Body Dysmorphic Disorder
Body dysmorphic disorder usually begins during adolescence and may be somewhat more common among women. At any given point in time, about 1.7 to 2.9% of people have the disorder.
Symptoms of body dysmorphic disorder may develop gradually or abruptly. Although intensity may vary, the disorder is thought usually to be chronic unless patients are appropriately treated. Concerns commonly involve the face or head but may involve any body part or any number of parts and may change from one part to another over time. For example, patients may be concerned about thinning hair, acne, wrinkles, scars, vascular markings, color of their complexion, or excessive facial or body hair. Or they may focus on the shape or size of the nose, eyes, ears, mouth, breasts, buttocks, legs, or other body part. Men (and rarely women) may have a form of the disorder called muscle dysmorphia, which involves preoccupation with the idea that their body is not sufficiently lean and muscular. Patients may describe the disliked body parts as looking ugly, unattractive, deformed, hideous, or monstrous.
Patients usually spend many hours a day worrying about their perceived defects and often mistakenly believe that people take special note of or mock them because of these defects. Most check themselves often in mirrors, others avoid mirrors, and still others alternate between the 2 behaviors.
Other common compulsive behaviors include excessive grooming, skin picking (to remove or fix perceived skin defects), hair pulling or plucking, reassurance seeking (about the perceived defects), and clothes changing. Most try to camouflage their perceived defects—eg, by growing a beard to hide perceived scars or by wearing a hat to cover slightly thinning hair. Many undergo dermatologic, dental, surgical, or other cosmetic treatment to correct their perceived defects, but such treatment is usually unsuccessful and may intensify their preoccupation. Men with muscle dysmorphia may use androgen supplements, which can be dangerous.
Because people with body dysmorphic disorder feel self-conscious about their appearance, they may avoid going out in public. For most, social, occupational, academic, and other aspects of functioning are impaired—often substantially—because of their concerns about appearance. Some leave their homes only at night; others, not at all. Social isolation, depression, repeated hospitalization, and suicidal behavior are common.
The degree of insight varies, but it is usually poor or absent. That is, patients genuinely believe that the disliked body part probably (poor insight) or definitely (absent insight or delusional beliefs) looks abnormal, ugly, or unattractive.
Because many patients are too embarrassed and ashamed to reveal their symptoms, body dysmorphic disorder may go undiagnosed for years. It is distinguished from normal concerns about appearance because the preoccupations are time-consuming and cause significant distress, impairment in functioning, or both.
Diagnosis of body dysmorphic disorder is based on history. If the only concern is body shape and weight, an eating disorder may be the more accurate diagnosis; if the only concern is the appearance of sex characteristics, a diagnosis of gender dysphoria may be considered.

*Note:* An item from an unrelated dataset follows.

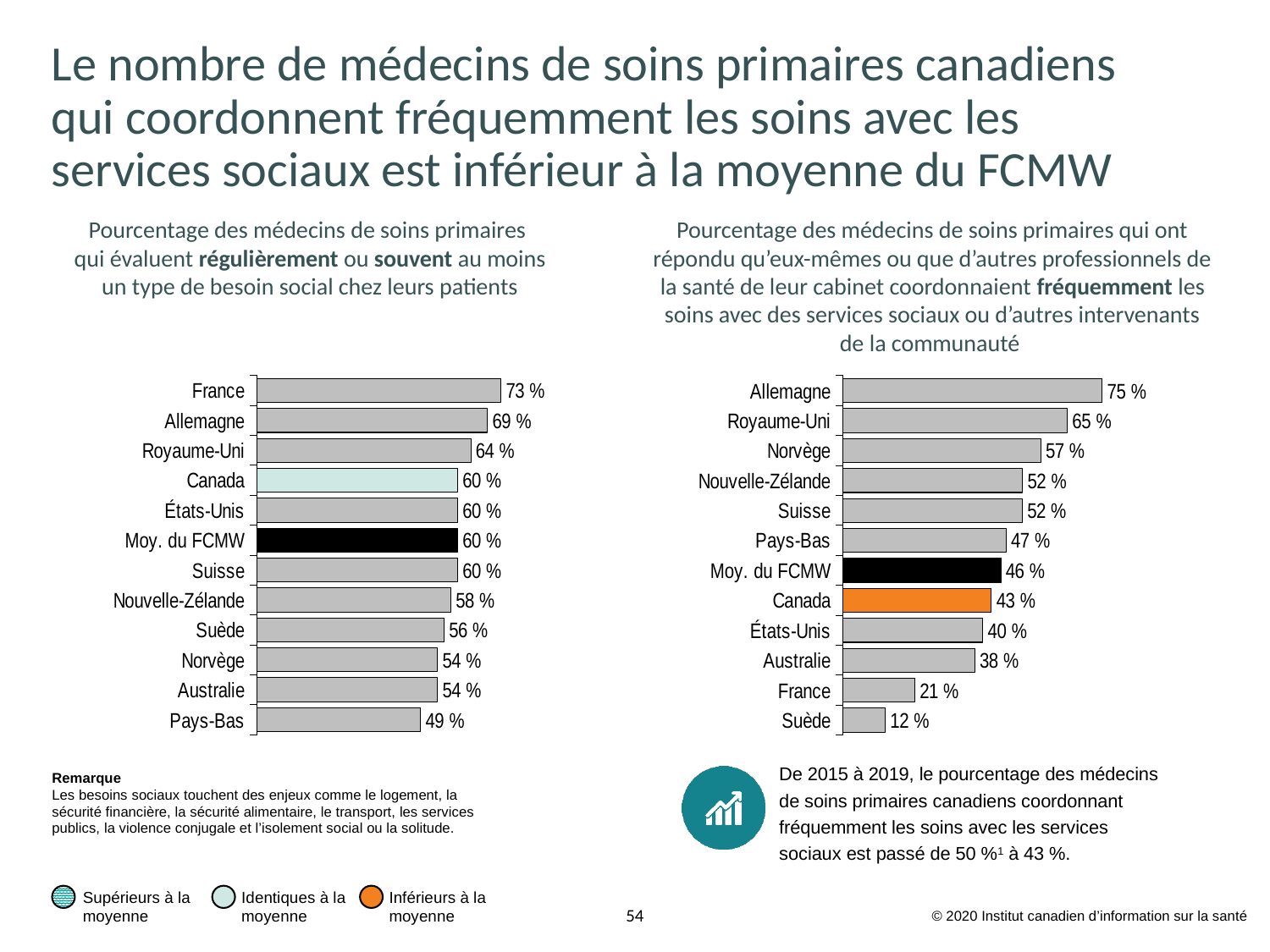
In the right chart, which country has the highest value? Allemagne In the left chart, which country has the highest value? France In the right chart, which country has the lowest value? Suède In the right chart, what is the value for Moy. du FCMW? 46 % What type of chart is the right chart? Bar chart In the left chart, how many bars are plotted? 12 In the right chart, what is the difference between Allemagne and Suède? 63 % In the left chart, what is the value for Canada? 60 % In the right chart, what is the value for Canada? 43 % In the left chart, which country has the lowest value? Pays-Bas In the right chart, which is larger, the value for Canada or the value for Moy. du FCMW? Moy. du FCMW In the left chart, what is the difference between France and Pays-Bas? 24 %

Criteria for body dysmorphic disorder include the following:
Preoccupation with one or more perceived defects in appearance that are not observable or appear slight to others
Performance of repetitive behaviors (eg, mirror checking, excessive grooming) in response to the appearance concerns at some point during the disorder
The preoccupation causes significant distress or impairs social, occupational or other areas of functioning
SSRIs and clomipramine (a tricyclic antidepressant with potent serotonergic effects), are often very effective in patients with body dysmorphic disorder. Patients often require higher doses than are typically needed for depression and most anxiety disorders.
Cognitive-behavioral therapy that is tailored to the specific symptoms of body dysmorphic disorder is currently the psychotherapy of choice. Cognitive approaches and exposure and ritual prevention are essential elements of therapy. Clinicians have patients face situations they fear or avoid while refraining from performing their rituals.
Cognitive-behavioral therapy usually also includes other elements such as perceptual retraining and habit reversal for skin picking or hair pulling or plucking. Habit reversal includes the following:
Awareness training (eg, self-monitoring, identification of triggers for the behavior)
Stimulus control (modifying situations—eg, avoiding triggers—to reduce the likelihood of initiating the behavior)
Competing response training (teaching patients to substitute other behaviors, such as clenching their fist, knitting, or sitting on their hands, for the excessive behavior)
Because most patients have poor or absent insight, motivational techniques are often needed to increase their willingness to participate and stay in treatment.
Many experts believe that combining cognitive-behavioral therapy with drug therapy is best for severe cases.
Patients are preoccupied with ≥ 1 perceived defects in their physical appearance that are not apparent or appear only slight to other people.
At some point during the disorder, patients respond to their appearance concerns by performing repetitive behaviors (eg, mirror checking, excessive grooming) and/or taking measures to camouflage or remove the perceived defect.
Patients typically have poor or absent insight and genuinely believe that the disliked body area looks abnormal or unattractive.
Treat using cognitive-behavioral therapy that is tailored specifically to body dysmorphic disorder and/or drug therapy with an SSRI or clomipramine.